PROBLEM DESCRIPTION: In the passage on Miss Freeman's presidency at Wellesley, write out the part that opens with the words containing "Miss Freeman's policy" and closes with "by Wellesley graduates.".

DOCUMENT PASSAGE:
□ □ □ □ □

This faculty, over which Miss Freeman presided, was a notable one, a body of women exhibiting in marked degree those qualities and virtues of the true pioneer: courage, patience, originality, resourcefulness, and vision. There were strong groups from Ann Arbor and Oberlin and Mt. Holyoke, and there was a fourth group of "pioneer scholars, not wholly college bred, but enriched with whatever amount of academic training they could wring or charm from a reluctant world, whom Wellesley will long honor and revere."

With the organization of the faculty came also the organization of the college work. Entrance examinations were made more severe. Greek had been first required for entrance in 1881. A certificate of admission was drawn up, stating exactly what the candidate had accomplished in preparation for college. Courses of study were standardized and simplified. In 1882, the methods of Bible study were reorganized, and instead of the daily classes, to which no serious study had been given, two hours a week of "examinable instruction" were substituted. In this year also the gymnasium was refitted under the supervision of Doctor D. A. Sargent of Harvard.

Miss Freeman's policy of establishing preparatory schools which should be "feeders" for Wellesley was of the greatest importance to the college at this time, as "in only a few high schools were the girls allowed to join classes which fitted boys for college." When Miss Freeman became president, Dana Hall was the only Wellesley preparatory school in existence; but in 1884, through her efforts, an important school was opened in Philadelphia, and before the end of her presidency, she had been instrumental in furthering the organization of fifteen other schools in different parts of the country, officered for the most part by Wellesley graduates.

□ □ □ □ □

MATERIAL SUPPLIED:

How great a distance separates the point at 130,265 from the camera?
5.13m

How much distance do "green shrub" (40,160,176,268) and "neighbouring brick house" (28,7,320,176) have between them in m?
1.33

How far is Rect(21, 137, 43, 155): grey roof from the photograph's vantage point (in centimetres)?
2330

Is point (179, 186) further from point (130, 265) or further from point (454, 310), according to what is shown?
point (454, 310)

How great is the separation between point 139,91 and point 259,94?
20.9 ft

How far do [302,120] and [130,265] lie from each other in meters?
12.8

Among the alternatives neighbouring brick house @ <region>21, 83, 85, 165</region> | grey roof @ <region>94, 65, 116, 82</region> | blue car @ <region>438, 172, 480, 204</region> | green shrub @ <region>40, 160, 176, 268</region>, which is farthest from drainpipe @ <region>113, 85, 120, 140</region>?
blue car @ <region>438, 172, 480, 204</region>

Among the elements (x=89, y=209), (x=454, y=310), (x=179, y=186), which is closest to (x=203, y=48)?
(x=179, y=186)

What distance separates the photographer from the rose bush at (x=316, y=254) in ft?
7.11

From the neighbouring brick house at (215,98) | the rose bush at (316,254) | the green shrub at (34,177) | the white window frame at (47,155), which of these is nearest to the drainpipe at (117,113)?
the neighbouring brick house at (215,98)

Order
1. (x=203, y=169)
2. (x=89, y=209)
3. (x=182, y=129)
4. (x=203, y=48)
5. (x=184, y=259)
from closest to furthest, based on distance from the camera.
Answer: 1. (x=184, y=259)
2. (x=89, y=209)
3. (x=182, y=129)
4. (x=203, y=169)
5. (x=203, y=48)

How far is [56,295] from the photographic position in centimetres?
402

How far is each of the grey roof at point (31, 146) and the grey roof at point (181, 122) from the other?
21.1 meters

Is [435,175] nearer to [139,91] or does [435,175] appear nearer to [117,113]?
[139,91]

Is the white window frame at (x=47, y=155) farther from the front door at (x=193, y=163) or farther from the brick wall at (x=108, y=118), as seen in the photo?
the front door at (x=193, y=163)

□ □ □ □ □

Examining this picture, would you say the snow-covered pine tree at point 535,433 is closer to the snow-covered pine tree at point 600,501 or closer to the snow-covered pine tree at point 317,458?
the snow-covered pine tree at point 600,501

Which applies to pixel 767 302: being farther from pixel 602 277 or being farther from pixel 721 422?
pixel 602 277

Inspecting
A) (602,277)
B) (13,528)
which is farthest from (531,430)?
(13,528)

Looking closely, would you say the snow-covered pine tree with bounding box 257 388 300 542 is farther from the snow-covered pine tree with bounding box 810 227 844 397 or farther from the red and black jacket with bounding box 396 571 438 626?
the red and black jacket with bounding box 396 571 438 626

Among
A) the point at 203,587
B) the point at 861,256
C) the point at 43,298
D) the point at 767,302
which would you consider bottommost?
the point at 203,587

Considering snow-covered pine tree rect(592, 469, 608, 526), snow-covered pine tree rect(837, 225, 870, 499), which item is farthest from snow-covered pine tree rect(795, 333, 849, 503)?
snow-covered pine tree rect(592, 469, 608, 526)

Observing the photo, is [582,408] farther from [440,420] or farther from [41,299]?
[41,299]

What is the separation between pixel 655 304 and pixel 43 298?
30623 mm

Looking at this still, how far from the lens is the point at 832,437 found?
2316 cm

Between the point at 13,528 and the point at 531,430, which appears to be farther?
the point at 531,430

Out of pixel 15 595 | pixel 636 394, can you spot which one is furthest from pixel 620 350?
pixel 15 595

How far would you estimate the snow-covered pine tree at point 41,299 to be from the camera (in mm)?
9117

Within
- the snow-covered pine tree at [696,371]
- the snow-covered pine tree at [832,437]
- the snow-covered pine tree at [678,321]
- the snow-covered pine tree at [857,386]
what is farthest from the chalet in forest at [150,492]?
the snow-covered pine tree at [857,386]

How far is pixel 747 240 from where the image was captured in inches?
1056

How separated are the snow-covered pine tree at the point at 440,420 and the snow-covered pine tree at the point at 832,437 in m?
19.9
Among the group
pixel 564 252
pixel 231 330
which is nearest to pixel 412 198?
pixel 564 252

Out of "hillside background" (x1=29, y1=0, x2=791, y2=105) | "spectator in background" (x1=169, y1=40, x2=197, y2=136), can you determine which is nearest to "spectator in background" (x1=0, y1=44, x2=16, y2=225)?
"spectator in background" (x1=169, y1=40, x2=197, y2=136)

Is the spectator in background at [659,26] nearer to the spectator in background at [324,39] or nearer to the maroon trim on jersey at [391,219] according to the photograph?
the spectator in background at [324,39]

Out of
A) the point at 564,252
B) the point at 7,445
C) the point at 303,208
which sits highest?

□ □ □ □ □

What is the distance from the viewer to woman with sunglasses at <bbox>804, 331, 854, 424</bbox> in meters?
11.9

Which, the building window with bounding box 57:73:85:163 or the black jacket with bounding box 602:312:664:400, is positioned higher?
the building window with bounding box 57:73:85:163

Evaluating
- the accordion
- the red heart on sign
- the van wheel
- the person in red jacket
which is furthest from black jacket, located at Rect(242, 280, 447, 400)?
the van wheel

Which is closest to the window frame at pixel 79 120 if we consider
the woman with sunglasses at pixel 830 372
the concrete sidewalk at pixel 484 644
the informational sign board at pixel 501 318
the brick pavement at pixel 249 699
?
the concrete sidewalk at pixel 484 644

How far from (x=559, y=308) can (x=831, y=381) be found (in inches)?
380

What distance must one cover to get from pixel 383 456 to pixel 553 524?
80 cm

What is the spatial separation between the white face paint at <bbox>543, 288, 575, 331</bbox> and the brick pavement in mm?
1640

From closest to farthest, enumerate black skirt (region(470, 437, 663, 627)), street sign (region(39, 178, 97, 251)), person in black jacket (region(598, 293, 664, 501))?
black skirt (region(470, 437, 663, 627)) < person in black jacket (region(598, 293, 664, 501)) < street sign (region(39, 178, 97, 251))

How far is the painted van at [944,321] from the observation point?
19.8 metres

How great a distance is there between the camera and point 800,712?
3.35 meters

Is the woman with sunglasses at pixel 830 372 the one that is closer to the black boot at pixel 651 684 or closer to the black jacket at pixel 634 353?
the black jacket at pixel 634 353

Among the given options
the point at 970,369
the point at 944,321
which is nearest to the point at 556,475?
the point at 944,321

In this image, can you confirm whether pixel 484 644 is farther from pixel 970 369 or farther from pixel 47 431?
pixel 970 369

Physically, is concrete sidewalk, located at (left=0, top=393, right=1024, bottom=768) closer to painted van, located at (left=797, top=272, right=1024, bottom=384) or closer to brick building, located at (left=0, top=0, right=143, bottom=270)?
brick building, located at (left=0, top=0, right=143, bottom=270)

□ □ □ □ □

TASK OUTPUT:
Miss Freeman's policy of establishing preparatory schools which should be "feeders" for Wellesley was of the greatest importance to the college at this time, as "in only a few high schools were the girls allowed to join classes which fitted boys for college." When Miss Freeman became president, Dana Hall was the only Wellesley preparatory school in existence; but in 1884, through her efforts, an important school was opened in Philadelphia, and before the end of her presidency, she had been instrumental in furthering the organization of fifteen other schools in different parts of the country, officered for the most part by Wellesley graduates.